DANSE | EVENEMENT

Duo

PSmaranda
@01 Oct 2008

Soufflant dans son cornet à pistons, le musicien tente d’opposer sa désinvolture créatrice aux "attaques" de Boris Charmatz, qui le touche, lui monte dessus, le roule à terre...

Boris Charmatz et Médéric Collignon se connaissent maintenant. Quelque temps est passé depuis leur première rencontre le 8 juillet 2007 lors du festival Parcours de danse, pour une improvisation tenue dans le parc de la Chamarande. Le spectacle proposé dans le cadre du festival Jazz à la Villette n’est pas pour autant plus écrit : il s’agit toujours d’une improvisation, mais celle-ci vient s’inscrire dans un travail en commun dont une autre étape s’est jouée lors de la projection du film Une lente introduction (Mk2 Quai-de-Loire, le jeudi 4/09/08 à 20h), réalisé par Boris Charmatz d’après Herses, une lente introduction, une de ses anciennes chorégraphies. La projection au MK2 Quai-de-Loire était accompagnée par une performance sonore réalisée en direct par Médéric Collignon.
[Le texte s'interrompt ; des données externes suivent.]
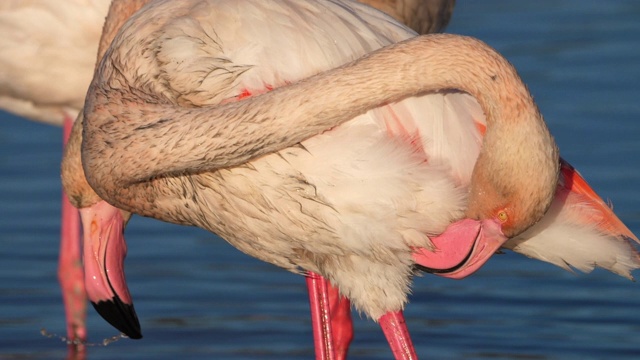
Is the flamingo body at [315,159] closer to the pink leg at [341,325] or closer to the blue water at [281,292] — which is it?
the pink leg at [341,325]

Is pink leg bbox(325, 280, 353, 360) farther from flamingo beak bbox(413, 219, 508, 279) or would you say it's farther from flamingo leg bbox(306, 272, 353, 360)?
Answer: flamingo beak bbox(413, 219, 508, 279)

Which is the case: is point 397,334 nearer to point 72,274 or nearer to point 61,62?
point 72,274

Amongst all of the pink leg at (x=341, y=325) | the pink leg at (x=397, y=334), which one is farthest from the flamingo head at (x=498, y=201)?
the pink leg at (x=341, y=325)

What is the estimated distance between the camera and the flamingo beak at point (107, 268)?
632 cm

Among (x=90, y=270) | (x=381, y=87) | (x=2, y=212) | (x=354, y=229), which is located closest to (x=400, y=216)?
(x=354, y=229)

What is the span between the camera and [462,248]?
5.23 m

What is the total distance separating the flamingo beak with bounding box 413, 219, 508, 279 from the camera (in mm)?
5136

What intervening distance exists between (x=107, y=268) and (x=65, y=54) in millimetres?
1513

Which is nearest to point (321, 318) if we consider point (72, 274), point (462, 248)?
point (462, 248)

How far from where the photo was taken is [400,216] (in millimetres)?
5207

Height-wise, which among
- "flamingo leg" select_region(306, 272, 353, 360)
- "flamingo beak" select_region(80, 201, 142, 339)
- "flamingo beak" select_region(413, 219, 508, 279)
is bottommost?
"flamingo leg" select_region(306, 272, 353, 360)

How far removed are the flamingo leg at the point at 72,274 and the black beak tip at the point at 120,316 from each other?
3.57 feet

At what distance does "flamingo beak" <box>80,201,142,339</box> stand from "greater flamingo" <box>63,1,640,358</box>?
82 centimetres

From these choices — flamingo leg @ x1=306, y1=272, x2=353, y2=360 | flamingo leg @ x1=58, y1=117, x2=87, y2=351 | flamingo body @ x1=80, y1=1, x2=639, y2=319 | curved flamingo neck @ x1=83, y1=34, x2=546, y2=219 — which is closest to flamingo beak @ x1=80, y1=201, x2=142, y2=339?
flamingo leg @ x1=306, y1=272, x2=353, y2=360
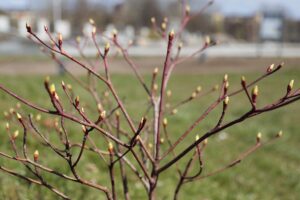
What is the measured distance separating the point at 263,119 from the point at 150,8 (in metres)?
55.0

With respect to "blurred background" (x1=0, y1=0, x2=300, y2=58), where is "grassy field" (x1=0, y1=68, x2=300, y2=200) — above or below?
below

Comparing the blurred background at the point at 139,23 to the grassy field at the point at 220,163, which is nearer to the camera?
the grassy field at the point at 220,163

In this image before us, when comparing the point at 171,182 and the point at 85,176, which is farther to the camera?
the point at 171,182

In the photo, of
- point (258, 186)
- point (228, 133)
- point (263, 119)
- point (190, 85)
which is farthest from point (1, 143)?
point (190, 85)

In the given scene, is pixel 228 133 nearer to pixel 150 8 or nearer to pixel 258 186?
pixel 258 186

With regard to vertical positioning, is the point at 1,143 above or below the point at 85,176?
above

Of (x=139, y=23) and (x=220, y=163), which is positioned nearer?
(x=220, y=163)

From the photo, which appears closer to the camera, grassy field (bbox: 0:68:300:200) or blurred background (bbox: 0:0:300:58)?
grassy field (bbox: 0:68:300:200)

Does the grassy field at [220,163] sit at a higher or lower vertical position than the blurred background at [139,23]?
lower

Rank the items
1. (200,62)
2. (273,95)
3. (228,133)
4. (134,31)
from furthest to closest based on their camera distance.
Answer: (134,31), (200,62), (273,95), (228,133)

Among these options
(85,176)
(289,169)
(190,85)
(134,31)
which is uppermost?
(134,31)

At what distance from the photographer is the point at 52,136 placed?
17.7 ft

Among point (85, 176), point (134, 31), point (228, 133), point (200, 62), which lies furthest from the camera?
point (134, 31)

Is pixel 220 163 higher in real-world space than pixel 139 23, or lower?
lower
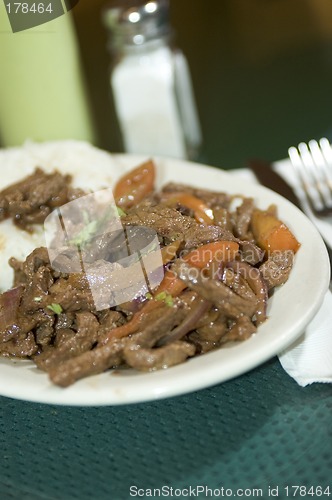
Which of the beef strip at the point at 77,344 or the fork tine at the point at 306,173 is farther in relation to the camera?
the fork tine at the point at 306,173

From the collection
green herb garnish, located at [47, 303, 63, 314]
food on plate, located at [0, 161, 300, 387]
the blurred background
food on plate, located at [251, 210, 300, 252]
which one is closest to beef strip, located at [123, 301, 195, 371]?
food on plate, located at [0, 161, 300, 387]

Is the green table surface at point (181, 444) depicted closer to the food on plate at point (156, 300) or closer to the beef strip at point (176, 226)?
the food on plate at point (156, 300)

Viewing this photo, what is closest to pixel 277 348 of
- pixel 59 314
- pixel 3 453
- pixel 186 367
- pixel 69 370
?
pixel 186 367

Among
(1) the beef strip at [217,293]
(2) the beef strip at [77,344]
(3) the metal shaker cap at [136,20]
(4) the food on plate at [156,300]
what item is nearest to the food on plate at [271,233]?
(4) the food on plate at [156,300]

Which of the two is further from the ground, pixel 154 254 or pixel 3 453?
pixel 154 254

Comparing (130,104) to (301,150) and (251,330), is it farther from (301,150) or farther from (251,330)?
(251,330)

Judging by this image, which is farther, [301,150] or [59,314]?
[301,150]

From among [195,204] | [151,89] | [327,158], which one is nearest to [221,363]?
[195,204]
Il serait intéressant de suivre l’évolution des rapports entre ces artistes sur la scène. L’improvisation se tisse à travers des gestes et des sons, mais ils ont appris à se connaître, ils savent maintenant jouer chacun sur la présence de l’autre et les moments où ils se donnent pleinement à ce jeu sont d’autant plus jouissifs.

Pour ceux qui n’auraient pas eu l’occasion d’assister aux rencontres évoquées ci-dessus, Boris Charmatz reste l’imprévisible et le déstabilisateur, quoique la musique créée par Médéric Collignon à l’aide d’un cornet de poche et des machines et sampleurs peut aussi bien être caractérisée comme imprévisible et singulière. Toutefois, Médéric Collignon se situe davantage dans la logique d’une performance sonore, toujours survolté et d’une énergie intarissable et peut être quelque part encore en représentation. Il résiste aux « attaques » de Boris Charmatz, qui le touche, le palpe, lui monte dessus, le prend et le porte sur ses épaules, interfère avec ses machines et le roule par terre. La perplexité de leur première rencontre a laissé la place à une connivence effervescente.
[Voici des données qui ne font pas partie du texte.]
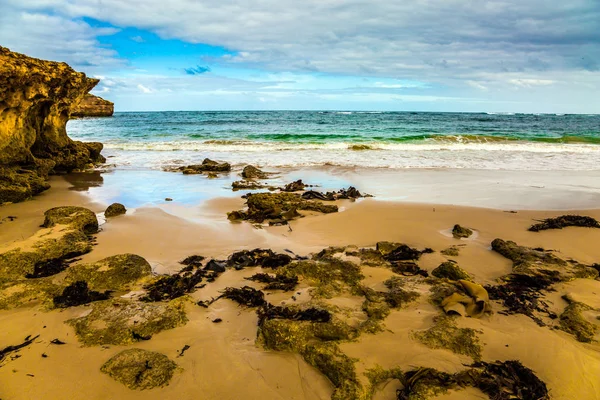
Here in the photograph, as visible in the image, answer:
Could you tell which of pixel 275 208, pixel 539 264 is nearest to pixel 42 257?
pixel 275 208

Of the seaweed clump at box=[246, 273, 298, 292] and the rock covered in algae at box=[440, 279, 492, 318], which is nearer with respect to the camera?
the rock covered in algae at box=[440, 279, 492, 318]

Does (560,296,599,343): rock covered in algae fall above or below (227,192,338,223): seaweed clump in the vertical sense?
below

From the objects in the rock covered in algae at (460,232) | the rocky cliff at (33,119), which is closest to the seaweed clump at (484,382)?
the rock covered in algae at (460,232)

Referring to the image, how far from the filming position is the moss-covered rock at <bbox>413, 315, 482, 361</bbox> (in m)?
2.86

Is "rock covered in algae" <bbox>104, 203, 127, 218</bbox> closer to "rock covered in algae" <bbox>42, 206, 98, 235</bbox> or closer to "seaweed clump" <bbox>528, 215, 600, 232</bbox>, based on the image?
"rock covered in algae" <bbox>42, 206, 98, 235</bbox>

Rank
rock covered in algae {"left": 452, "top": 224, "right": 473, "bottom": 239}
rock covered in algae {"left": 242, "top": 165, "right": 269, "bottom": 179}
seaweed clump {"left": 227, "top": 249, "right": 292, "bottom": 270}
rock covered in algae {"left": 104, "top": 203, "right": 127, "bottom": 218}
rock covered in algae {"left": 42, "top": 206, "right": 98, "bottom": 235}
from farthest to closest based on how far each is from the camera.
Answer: rock covered in algae {"left": 242, "top": 165, "right": 269, "bottom": 179}
rock covered in algae {"left": 104, "top": 203, "right": 127, "bottom": 218}
rock covered in algae {"left": 452, "top": 224, "right": 473, "bottom": 239}
rock covered in algae {"left": 42, "top": 206, "right": 98, "bottom": 235}
seaweed clump {"left": 227, "top": 249, "right": 292, "bottom": 270}

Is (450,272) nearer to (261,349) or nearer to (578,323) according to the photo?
(578,323)

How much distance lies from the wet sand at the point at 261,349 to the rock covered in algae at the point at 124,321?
0.25 feet

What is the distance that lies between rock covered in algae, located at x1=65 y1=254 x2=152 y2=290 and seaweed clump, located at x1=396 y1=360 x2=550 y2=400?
301 centimetres

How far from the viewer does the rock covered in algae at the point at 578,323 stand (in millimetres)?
3097

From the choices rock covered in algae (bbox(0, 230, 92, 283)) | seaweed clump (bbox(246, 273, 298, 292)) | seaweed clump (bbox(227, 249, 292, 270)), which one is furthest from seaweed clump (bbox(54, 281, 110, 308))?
seaweed clump (bbox(246, 273, 298, 292))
Boris Charmatz, quant à lui, n’en démord pas. Il y a des thèmes qui reviennent à travers plusieurs de ses créations. Il parle, car parler fait partie de sa présence sur scène, et c’est l’une de ses obsessions : tuer de vieux gestes dans son corps. Il crie et il met une note mélodramatique dans le désespoir joué de vouloir dire quelque chose de nouveau quand tout a déjà été dit, reprise au second degré d’une hantise de l’art contemporain. Il y a aussi des bribes de narration d’une trame nouvelle, peut être des bouts d’essais pour ses créations en cours, faisant toujours appel à des images fortes, absurdes, qui pourraient faire penser à une esthétique surréaliste.
En même temps, il y a sa gestuelle et sa manière d’être sur scène, qui montrent qu’il ne s’agit pas d’un simple exercice formel, ni de déclamer des mementos pathétiques.

Dans ces instants d’improvisation, Boris Charmatz se livre à un jeu dangereux, qu’il s’efforce de pousser au plus loin. Dans sa tentative avouée de tuer de vieux gestes, il plonge dans la mémoire du corps, au-delà des strates témoignant d’un quelconque apprentissage. Il parvient à des gestes et postures apparentés à des états extrêmes de conscience dissociée. Son anamnèse charnelle trouve des résonances dans les glossolalies d’Antonin Artaud. C’est un exercice qui pourrait assez vite devenir insoutenable : Boris Charmatz se balance, il rampe, un sourire béant, perdu, figé sur son visage. C’est une démarche radicale et troublante et l’épuisement du danseur ressemble à celui de quelqu’un qui vient de se réveiller d’une transe. La présence de Médéric Collignon avec sa verve insouciante vient dédramatiser la situation et les deux artistes se retrouvent sur les terrains plus stables d’un débordement à la fois ludique et irrévérencieux.